Keep Rolling America

Doc Nagel's special guest Jim ("Poem Wrangler") ("Lil' Jimmy") ("The Most Optimistic Man in America") Williams contributed this number to the cumulative reverie. All of us at Doc Nagel, Inc. really enjoyed the experience of working with him. And now, "The Most Optimistic Man in America":

Doc Nagel & I may disagree on any number of things-- the time of day, the hue of the sky, simple little things that normal human beings might take for granted-- but one thing we agree on is this: corporate America is crass.

I know that comes as a huge shock to all of our readers, but I'd like to offer it as something which is wholly true, although it may not cross your mind during the course of day to day events.

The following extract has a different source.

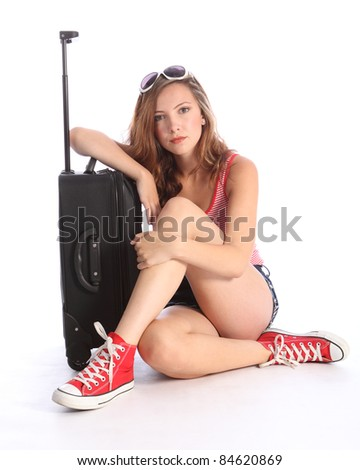Beautiful brunette young teenager school girl with long hair and sunglasses, sitting on floor with suitcase packed and ready to travel but looking fed up and tired. - stock photo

Of course I'm being sarcastic. But does it make my sarcasm less profound if I reveal it boldly? Which brings us to Jack in the Box.

I ate at a Jack in the Box once, in my early teens, while my family was living in Dallas, Texas. I had an opportunity to eat there a second time. You'll notice I say I ate there once. I had tacos, which tasted more or less like dog food. The second time I wasn't as brave. Of course, thast was in the late 70's, and clearly Jack in the Box must be doing something right, seeing as how after decades of being dismissed, cursed, referred to as Yack in the Box, & giving people e-coli infections, the brand has embarked on a remarkable cross-country expansion. Now, virtually anywhere you go, the ubiquitously un-box-like, barrell-vaulted, standing-seamed-metal-roofed stores are within arm's reach to the hungry consumer. Whatever sins Jack in the Box may have commited against the American consumer, it would seem they have been largely, not to say mysteriously, forgiven.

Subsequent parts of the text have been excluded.